Reviewed by Aug 27, 2020| Updated on
The Securities Contracts (Regulation) Act, was enacted in the year 1956. It is also referred to as the SCRA and is one of the first few rules and regulations or legislations made in the Indian capital markets.
The SCRA regulates the contracts executed in the Indian securities markets and stock exchanges. Therefore, all those securities that are defined by the Securities and Exchange Board of India (SEBI) have to necessarily follow the terms and conditions specified under the securities contract or the SCRA.
Definition of Securities
This definition of securities is utilised for all purposes of the Securities and Exchange Board of India (SEBI) Act, and several rules and regulations set out as per the SEBI Act. The Companies Act defines securities to carry the same meaning as defined under the SCRA, and it includes hybrids as well.
Hybrids are securities that have the characteristics of more than one security, including derivates. A major example of hybrids can be convertible debentures. These have the characteristics of both stocks and debentures.

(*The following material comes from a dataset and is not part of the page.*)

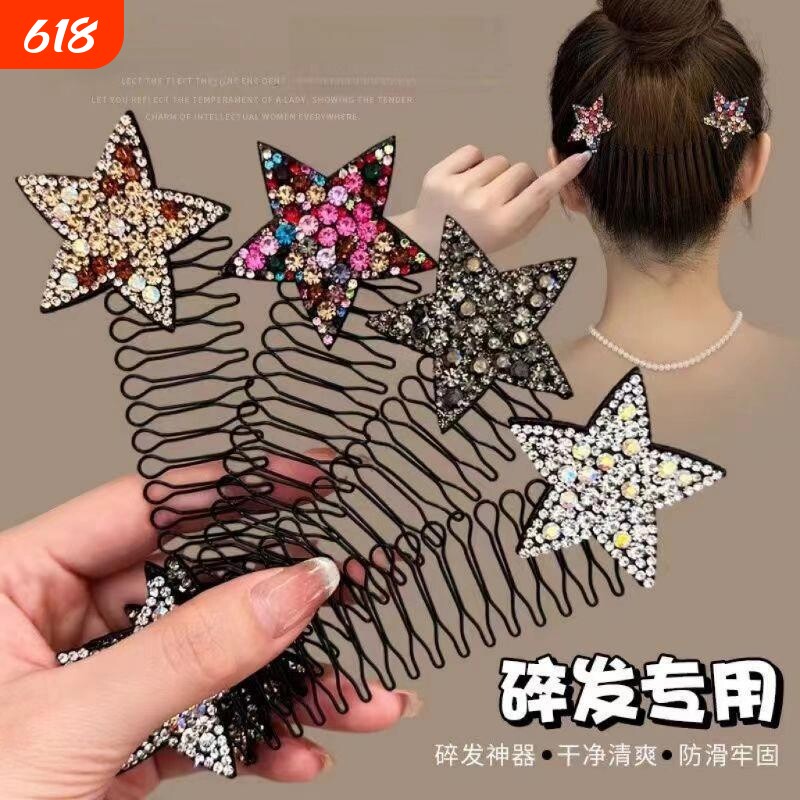 星星碎发梳女碎发整理神器隐形盘发器儿童刘海发卡插梳五角星银色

The SCRA includes shares, stocks, bonds, scrips, debentures, debenture stocks, or any other marketable security of a listed company.
The SCRA defines ‘contracts’ as a means to an agreement pertaining to the sale or purchase of securities. Contracts are of three types, and they are as follows:
i) Spot contract: These are the contracts that provide for the real delivery of assets or securities in exchange for payments on the same day of the contract being executed or on a future date.
ii) Ready delivery contract: These are the contracts that are to be executed immediately or within a specified timeframe.
iii) Forward contracts: These are the contracts under which the parties involved would agree to execute the contract on a specified date in future.